Monday, December 31, 2012

The Dark Knight Rises

Well, I finally got around to seeing the last of Nolan's Batman films. This isn't particularly a review of the film, which I'm sure has been done elsewhere very well. As far as I was concerned: Pretty good. Not bad. Can't complain.

Spoilers follow. Though frankly, I anticipated the big reveal from very near the beginning of the movie. (And I am not so attuned to Batman lore to have known it in advance).

What really interests me is the odd paranoia on the Right that the villain was named Bane, a homonym for Bain Capital, and that somehow this was a Hollywood liberal slam against Mitt Romney. Neither the difference in the spelling, nor the fact that Bane has been part of the Batman mythos since long before Mitt Romney was actively running for the presidency caused them to doubt for a minute that this was a conspiracy, an unfair conspiracy, against them.

But you might think that the nature of the plot would have given them pause, suggested, just perhaps, this wasn't an attack on the values of the Right. The movie is really quite conservative in its thrust. The police are noble, self-sacrificing, and in this film completely incorruptible. The acting commissioner, who has a moment of temporizing doubt, pays for it in the end, willingly, by sacrificing his life in a charge against an armed throng of anarchists. Bane, who seems at first the chief bad guy, is anti-capitalist and resentful of wealth and privilege in a way that's clearly disapproved of by the story. If that weren't bad enough we learn that his anti-capitalism and anarchy are just a cover for the nihilism he learned from R'as al Ghul and The League of Shadows. And finally Miranda Tate, a possible love interest for Batman, at first appears to be a liberal do-gooder who takes Bruce Wayne to task for not doing enough to help the poor, but then turns out to be the chief proponent of R'as al Ghul's nihilism (and also his daughter).

There's more, of course. Bruce Wayne's de haut en bas philanthropy is, of course, effective and only inadequate when he doesn't pay sufficient attention to making money. That's been true of all the Batman movies. There's the whole notion that vigilanteism works, and the future Robin leaves the force at the end of the movie because he, too, now knows that taking the law into his own hands is the only effective approach. Batman says no guns, but Selina Kyle, the Catwoman, has a pretty effective retort to that.

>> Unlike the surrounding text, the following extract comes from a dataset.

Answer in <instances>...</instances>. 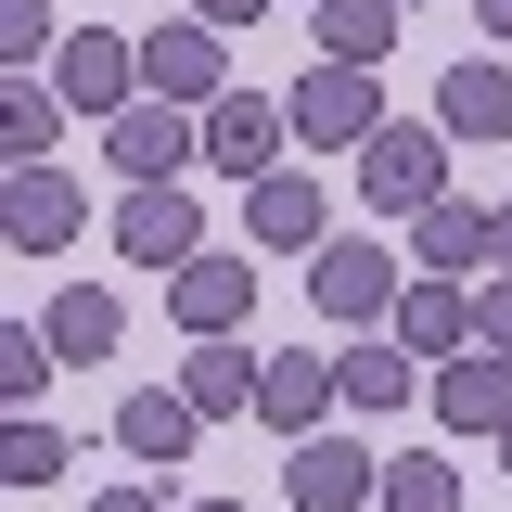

The movie, despite showing Gotham as an almost unmitigated hellhole, does retain some fondness for the city. Only in its (pretty slight) urbanism is the movie in any way opposed to contemporary conservative values. And I have to imagine that seeing the Lord of the Flies chaos that ensues when Gotham/Manhattan is isolated (islanded) is perfectly reassuring to the small-town idealism of the modern conservative.

If anything, the movie should be an offense to my urban, liberal politics. And it is, though, I can't take it that seriously. But the fact that it sends the Fox News crowd round the bend is worth a laugh at least.